◆ DOCUMENT EXCERPT
################

# Kimber 82 .22 cal Range Report



## Orlando (Apr 12, 2004)

Went to the range today and stretched the legs of my Kimber 82. This rifle amazes me everytime I shoot it, as long as I do my part .
Great day for rimfire, absolutly no wind
Iron sights
Bench
Wolf Match Extra
100 yds
8 rds, 1 in group









If you want a accurate .22 the Kimber is a great rifle for $400.00 form CMP. Guys will spend much more to get a rifle that shoots near this well


----------



## Iraqvet (Aug 27, 2009)

I don't care what anyone says...Shooting my .22 is more fun than anything else I shoot..That Kimber seems like a nice shooter..


----------



## sbreech (Jun 6, 2010)

I wish Kimber still made an 82 in a lefty...


----------



## fallen513 (Jan 5, 2010)

Love Kimber...and a solid .22 too. Can't beat it for accuracy, reliability, cost...the list goes on.


----------



## PITCHNIT (Nov 2, 2004)

################

◆ DATA LINES
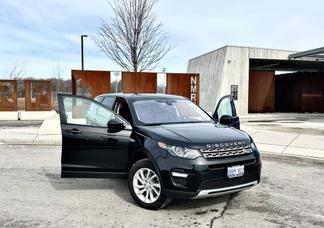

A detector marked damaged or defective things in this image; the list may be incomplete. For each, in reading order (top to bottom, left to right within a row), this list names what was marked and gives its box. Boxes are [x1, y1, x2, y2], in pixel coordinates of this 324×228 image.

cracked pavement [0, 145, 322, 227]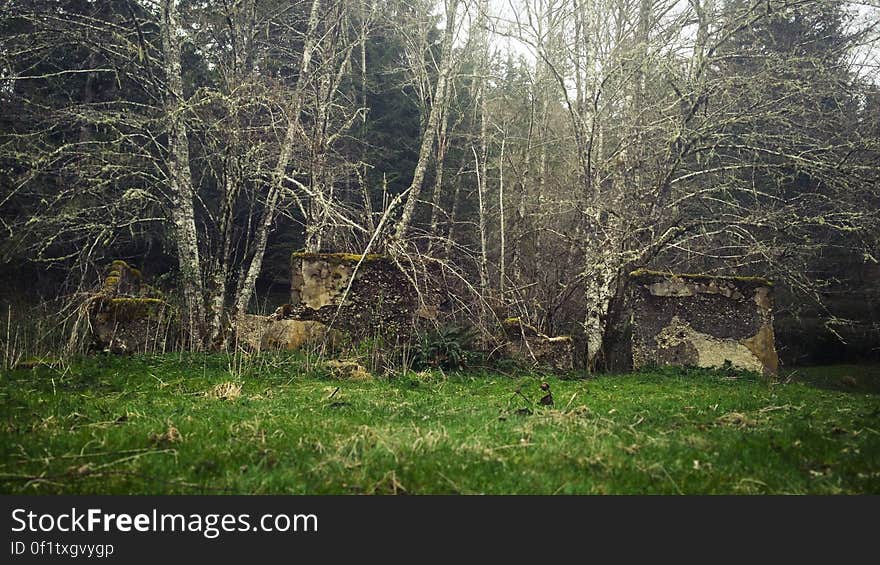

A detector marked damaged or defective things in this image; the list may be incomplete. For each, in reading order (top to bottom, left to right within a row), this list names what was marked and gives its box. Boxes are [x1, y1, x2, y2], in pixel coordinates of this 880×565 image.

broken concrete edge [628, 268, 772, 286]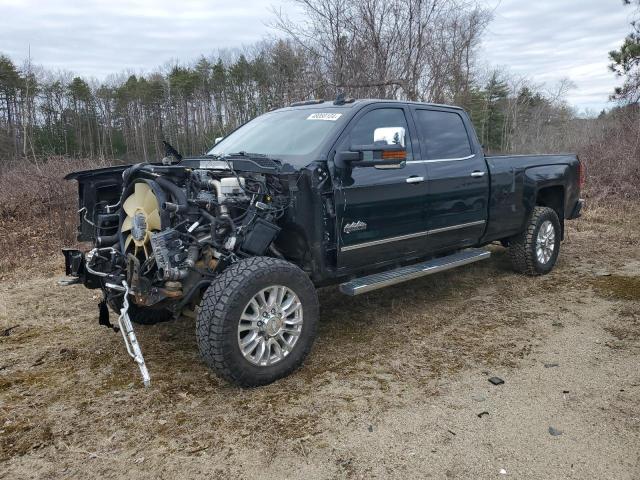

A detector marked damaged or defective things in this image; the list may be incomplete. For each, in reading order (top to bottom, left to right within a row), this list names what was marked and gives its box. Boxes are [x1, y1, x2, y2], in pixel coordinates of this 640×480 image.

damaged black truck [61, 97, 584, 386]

################

◆ WRITTEN TASK 1
Rewrite the stretch from "I don't care" through "(Jun 6, 2010)" in the Kimber 82 range report, swapping "nice shooter" for "fine rifle".
◆ WRITTEN TASK 2
Pick up the Kimber 82 range report after its last line and keep it going.

◆ TASK RESULT 1
I don't care what anyone says...Shooting my .22 is more fun than anything else I shoot..That Kimber seems like a fine rifle..


----------



## sbreech (Jun 6, 2010)

◆ TASK RESULT 2
Nice shootin'. Love my .22's. i like the 82's, got one on my list but so many guns, so little time. I also like the Wolf .22 ammo it shoots great in all my .22s. Have you shot any of the Match Target. Wondering if you get better results with the Match Extra? Last I looked the MT was $50/brick and the ME was around 80 (I think). I run mine through a CZ452 varmint with a intensity 6.5-20. At 50 yds with the wolf MT off bags it will shoot dimes all day long.


----------



## Orlando (Apr 12, 2004)

I get less fliers with Match Extra.
http://www.championshooters.com/store/product.php?productid=477&js=y
If you are thinking about getting a Kimber 82 from CMP dont wait long they are just about out from what I am told


----------



## PITCHNIT (Nov 2, 2004)

Champion shooters is a good place. I usually buy from them also. My kids bought me 2 bricks od Sk Jagd stand plus for Xmas (for those who dont know this is the same as the Wolf match target made in the Lapua factory in Germany). Maybe I sould pick up a brick of the match extra a give it a try. I know it should help with the fliers but I any see 2 or 3 in a box. have you noticed the same?


----------



## Orlando (Apr 12, 2004)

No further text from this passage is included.